══ Passage provided

The two volumes are in broad agreement as to the kind of resources they offer, and the type of encoding they use, but they reflect the different organisational structures from which they grew. TELRI was a concerted action acting on a broad front, with no funds devoted to labour. Most members also had no a priori experience of SGML/TEI and had no dedicated tools available to annotate their texts. So, for example, the "Plato" corpus was encoded directly in generic TEI and TEI Lite (Sperberg-McQueen and Burnard, 1994), rather than trying to emulate more complex schemes, such as the PAROLE specification (Ridings, 1996). MULTEXT-East, on the other hand, was a Joint Project with dedicated funds and so could be more focused on the kinds of resources it produced. Here the partners shared platforms and tools, could adopt a more unified encoding practice and were involved in the definition of conventions which would be more applicable in a linguistic engineering context. So, for example, the MULTEXT-East corpus was prepared using MULTEXT tools (Ide and Véronis, 1994) and is encoded in accordance with the Corpus Encoding Specification, CES (Ide et al, 1996), both developed for such a context. MULTEXT-East also had a clearly defined set of languages that it aimed to produce resources for, namely Bulgarian, Czech, Estonian, Hungarian, Romanian, and Slovene, with English serving as the 'hub' of the parallel corpus and as the meta-language of the project.
The production of the two volumes was enhanced by the two teams working in cooperation, as they had to solve similar difficulties (scanning, copyright, etc.) and could share know-how through workshops and exchange various software tools. The concrete result of this cooperation is a double CD, "East meets West: A Compendium of Multilingual Language Resources". In the next sections we give a overview of its contents, concentrating on corpora, lexica, and tools. The paper finishes with a discussion of the CD-ROM's distribution and it's prospective uses.
Each volume of the CD ROM contains an annotated multilingual corpus. The two corpora differ in composition and encoding, reflecting the different practices adopted in their creation.
The first volume contains a parallel corpus, comprising Plato's "Republic" in twenty one languages. This corpus grew out of the work within the TELRI working groups WG7 Joint Research, WG5 TELRI Service Pool, and WG4 Lingware Availability. The "Joint Research" WG was formed with the aim of encouraging collaboration between as many of the TELRI partners as possible. For this reason, it was decided to focus on building a sample parallel corpus of translations of one text. Such corpora are able to furnish researchers with considerable information about language patterning in general, for instance on translational equivalents, collocations and phraseological units. At least initially, the size of this corpus was of less import than the coverage across the languages represented in TELRI, and the active involvement of as many partners as possible.
Plato's "Republic" was chosen as the main text for developing a parallel corpus. As explained above, a single text was chosen for reasons of practicability. A well-known classical text was chosen on the grounds that translations in most, if not all, of the TELRI project languages would be likely to exist. In addition, since none of the TELRI project members is a native speaker of Ancient Greek, no language would be privileged by having the original version in their own language. All the texts produced and examined in the parallel corpus are "target texts", since only the Greek is the "source". Furthermore, the age of the text and hence also many of the translation would, it was hoped, eliminate many troublesome copyright issues.

════
══ Dataset extract

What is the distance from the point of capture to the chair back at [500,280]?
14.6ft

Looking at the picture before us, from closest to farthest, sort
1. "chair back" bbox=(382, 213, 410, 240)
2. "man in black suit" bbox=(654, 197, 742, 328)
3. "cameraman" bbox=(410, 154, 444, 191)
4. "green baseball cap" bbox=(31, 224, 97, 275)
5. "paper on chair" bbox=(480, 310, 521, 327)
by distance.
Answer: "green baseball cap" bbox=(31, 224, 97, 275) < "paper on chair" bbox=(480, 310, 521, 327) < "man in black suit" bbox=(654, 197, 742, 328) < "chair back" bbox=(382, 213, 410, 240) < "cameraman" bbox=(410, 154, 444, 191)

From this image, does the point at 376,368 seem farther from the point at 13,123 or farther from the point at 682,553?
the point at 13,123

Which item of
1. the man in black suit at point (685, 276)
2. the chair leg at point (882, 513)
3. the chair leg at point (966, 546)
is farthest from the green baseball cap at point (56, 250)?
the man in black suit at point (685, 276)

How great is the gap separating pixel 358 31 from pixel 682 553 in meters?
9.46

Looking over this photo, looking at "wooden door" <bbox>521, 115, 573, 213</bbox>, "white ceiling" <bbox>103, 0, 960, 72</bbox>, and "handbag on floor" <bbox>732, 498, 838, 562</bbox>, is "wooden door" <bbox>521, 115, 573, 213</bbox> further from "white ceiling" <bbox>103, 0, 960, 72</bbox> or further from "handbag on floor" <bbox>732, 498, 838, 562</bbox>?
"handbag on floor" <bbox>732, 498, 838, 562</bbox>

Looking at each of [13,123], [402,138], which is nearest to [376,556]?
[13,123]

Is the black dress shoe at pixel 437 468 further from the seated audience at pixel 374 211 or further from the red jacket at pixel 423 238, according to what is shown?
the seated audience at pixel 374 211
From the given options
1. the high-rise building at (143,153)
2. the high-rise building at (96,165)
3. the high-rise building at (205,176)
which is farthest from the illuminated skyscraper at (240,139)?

════

**Work instructions:**
a: In the text about the two corpus volumes, what work makes up the parallel corpus in the first volume?
b: Reproduce word for word the stretch of the text about the two corpus volumes from "The first volume" up to and including "many partners as possible.".
The listing has nothing to do with the text about the two corpus volumes.

**Final answers:**
a: Plato's "Republic," in twenty-one languages.

b:
The first volume contains a parallel corpus, comprising Plato's "Republic" in twenty one languages. This corpus grew out of the work within the TELRI working groups WG7 Joint Research, WG5 TELRI Service Pool, and WG4 Lingware Availability. The "Joint Research" WG was formed with the aim of encouraging collaboration between as many of the TELRI partners as possible. For this reason, it was decided to focus on building a sample parallel corpus of translations of one text. Such corpora are able to furnish researchers with considerable information about language patterning in general, for instance on translational equivalents, collocations and phraseological units. At least initially, the size of this corpus was of less import than the coverage across the languages represented in TELRI, and the active involvement of as many partners as possible.